The limited revocation of LaMie's in forma pauperis privilege appears to have worked well to accomplish its intended purpose until LaMie skirted the sanction by paying the filing fee and filing the instant action. Nonetheless, the Court may still preclude LaMie from proceeding with this action by dismissing it for lack of subject matter jurisdiction. Although LaMie paid the filing fee when he filed his complaint, this Court is authorized to dismiss an action sua sponte “for lack of subject matter jurisdiction pursuant to Rule 12(b)(1) of the Federal Rules of Civil Procedure when the allegations of a complaint are totally implausible, attenuated, unsubstantial, frivolous, devoid of merit, or no longer open to discussion.” Apple v. Glenn, 183 F.3d 477, 479-80 (6th Cir. 1999); see also Wagenknecht v. United States, 533 F.3d 412, 417 (6th Cir. 2008). Here, the complaint is subject to dismissal because it is no longer open to discussion.

Claim and issue preclusion are separate prongs of the affirmative defense commonly known as res judicata and normally must be raised by the defendant. However, the Supreme Court has held that a district court may raise the defense sua sponte in “special circumstances,” including where “a court is on notice that it has previously decided the issue presented.” Arizona v. California, 530 U.S. 392, 412 (2000); see also Holloway Constr. Co. v. U.S. Dep't of Labor, 891 F.2d 1211, 1212 (6th Cir. 1989) (holding that a district court may raise res judicata based on its own prior judgment sua sponte). Given that this Court has previously addressed the preclusive effect of the prior federal litigation involving the Wilson Road Property, it is appropriate to sua sponte raise the issue here.

The doctrine of claim preclusion provides that, if an action results in a judgment on the merits, that judgment operates as an absolute bar to any subsequent action on the same cause between the same parties or their privies, with respect to every matter that was actually litigated in the first case, as well as every ground of recovery that might have been presented. Black v. Ryder/P.I.E. Nationwide, Inc., 15 F.3d 573, 582 (6th Cir. 1994); see Kremer v. Chem. Constr. Corp., 456 U.S. 461, 467 n.6 (1982); Bowen v. Gundy, No. 96-2327, 1997 WL 778505, at * 1 (6th Cir. Dec. 8, 1997). Claim preclusion operates to relieve parties of the cost and vexation of multiple lawsuits, conserve judicial resources, prevent inconsistent decisions, and encourage reliance on adjudication. Allen v. McCurry, 449 U.S. 90, 94 (1980). The Court's conclusion in Case No. 1:12-cv-1299 that LaMie's claims were barred by res judicata, or claim preclusion, based on the prior federal court litigation regarding the Wilson Road Property clearly applies to this action. LaMie is suing Freddie Mac regarding the Wilson Road Property, arguing that the entire eviction proceeding, including that Writ of Restitution that Judge Neff entered in that case, is void. This action thus fits comfortably within the prior res judicata determination. Therefore, I recommend that the Court dismiss this action for lack of subject matter jurisdiction because the issues and claims it raises are “no longer open to discussion.” Apple, 183 F.3d at 479; see also Brammell v. Whipple, No. 0:09-22, 2009 WL 649164, at *1 (E.D. Ky. Mar. 10, 2009) (dismissing the plaintiff's petition pursuant to Apple because the claim had been “fully and finally litigated,” and was “no longer open to discussion”).

Dataset excerpts:

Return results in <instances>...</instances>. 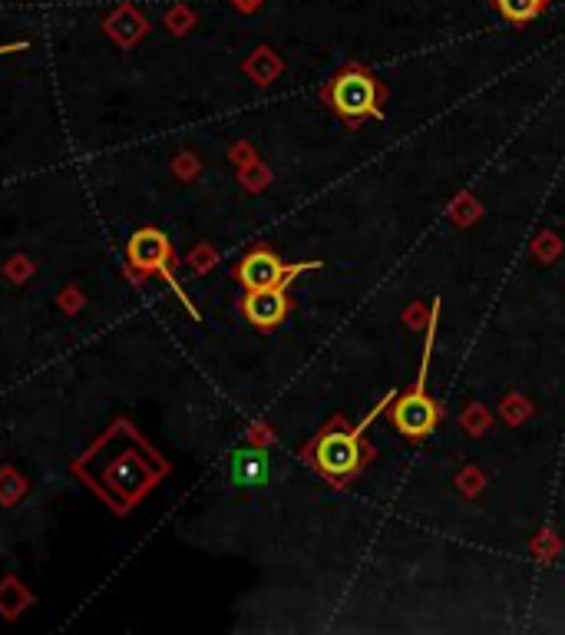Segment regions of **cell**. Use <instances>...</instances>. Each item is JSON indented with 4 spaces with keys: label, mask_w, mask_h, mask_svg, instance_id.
I'll list each match as a JSON object with an SVG mask.
<instances>
[{
    "label": "cell",
    "mask_w": 565,
    "mask_h": 635,
    "mask_svg": "<svg viewBox=\"0 0 565 635\" xmlns=\"http://www.w3.org/2000/svg\"><path fill=\"white\" fill-rule=\"evenodd\" d=\"M394 397H397V391H387L384 397H380V404L354 430H324V434L318 437V444H314V450H311L314 467H318L324 477H331L338 483L354 477V473H361L367 457H371V447H364L367 427L384 414V407L394 401Z\"/></svg>",
    "instance_id": "1"
},
{
    "label": "cell",
    "mask_w": 565,
    "mask_h": 635,
    "mask_svg": "<svg viewBox=\"0 0 565 635\" xmlns=\"http://www.w3.org/2000/svg\"><path fill=\"white\" fill-rule=\"evenodd\" d=\"M437 318H440V301L433 298V315L427 325V341H423V358H420V374L414 391L397 394L394 407H390V421L404 434L407 440H423L433 434L440 424V407L433 404V397L427 394V374H430V358H433V338H437Z\"/></svg>",
    "instance_id": "2"
},
{
    "label": "cell",
    "mask_w": 565,
    "mask_h": 635,
    "mask_svg": "<svg viewBox=\"0 0 565 635\" xmlns=\"http://www.w3.org/2000/svg\"><path fill=\"white\" fill-rule=\"evenodd\" d=\"M328 100L334 106V113L344 116L347 123H361L367 116H380V90H377V80L371 77L367 70L361 67H347L341 70L338 77L331 80L328 86Z\"/></svg>",
    "instance_id": "3"
},
{
    "label": "cell",
    "mask_w": 565,
    "mask_h": 635,
    "mask_svg": "<svg viewBox=\"0 0 565 635\" xmlns=\"http://www.w3.org/2000/svg\"><path fill=\"white\" fill-rule=\"evenodd\" d=\"M314 268H324V262H301V265H285L275 252L255 249L252 255L242 258L238 265V278L248 292H262V288H278L288 285L291 278H298L301 272H314Z\"/></svg>",
    "instance_id": "4"
},
{
    "label": "cell",
    "mask_w": 565,
    "mask_h": 635,
    "mask_svg": "<svg viewBox=\"0 0 565 635\" xmlns=\"http://www.w3.org/2000/svg\"><path fill=\"white\" fill-rule=\"evenodd\" d=\"M129 262H133L136 268H143V272H162L169 278V242H166V235L156 232V229H139L133 239H129ZM172 282V278H169ZM176 285V282H172ZM176 295L186 301V295H182V288L176 285ZM189 305V301H186ZM192 308V305H189Z\"/></svg>",
    "instance_id": "5"
},
{
    "label": "cell",
    "mask_w": 565,
    "mask_h": 635,
    "mask_svg": "<svg viewBox=\"0 0 565 635\" xmlns=\"http://www.w3.org/2000/svg\"><path fill=\"white\" fill-rule=\"evenodd\" d=\"M288 285L262 288V292H248V298H245V318L252 321L255 328H278L281 321L288 318V311H291V301L285 295Z\"/></svg>",
    "instance_id": "6"
},
{
    "label": "cell",
    "mask_w": 565,
    "mask_h": 635,
    "mask_svg": "<svg viewBox=\"0 0 565 635\" xmlns=\"http://www.w3.org/2000/svg\"><path fill=\"white\" fill-rule=\"evenodd\" d=\"M268 477H271V460H268L265 450L245 447L232 457V480L238 483V487L258 490V487H265Z\"/></svg>",
    "instance_id": "7"
},
{
    "label": "cell",
    "mask_w": 565,
    "mask_h": 635,
    "mask_svg": "<svg viewBox=\"0 0 565 635\" xmlns=\"http://www.w3.org/2000/svg\"><path fill=\"white\" fill-rule=\"evenodd\" d=\"M493 4L509 24H529L549 7V0H493Z\"/></svg>",
    "instance_id": "8"
}]
</instances>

What needs to be done: Please extract, word for word, the stretch of the court ruling above that opens with the words "Claim and issue" and closes with "the issue here.".

Result of this exercise:
Claim and issue preclusion are separate prongs of the affirmative defense commonly known as res judicata and normally must be raised by the defendant. However, the Supreme Court has held that a district court may raise the defense sua sponte in “special circumstances,” including where “a court is on notice that it has previously decided the issue presented.” Arizona v. California, 530 U.S. 392, 412 (2000); see also Holloway Constr. Co. v. U.S. Dep't of Labor, 891 F.2d 1211, 1212 (6th Cir. 1989) (holding that a district court may raise res judicata based on its own prior judgment sua sponte). Given that this Court has previously addressed the preclusive effect of the prior federal litigation involving the Wilson Road Property, it is appropriate to sua sponte raise the issue here.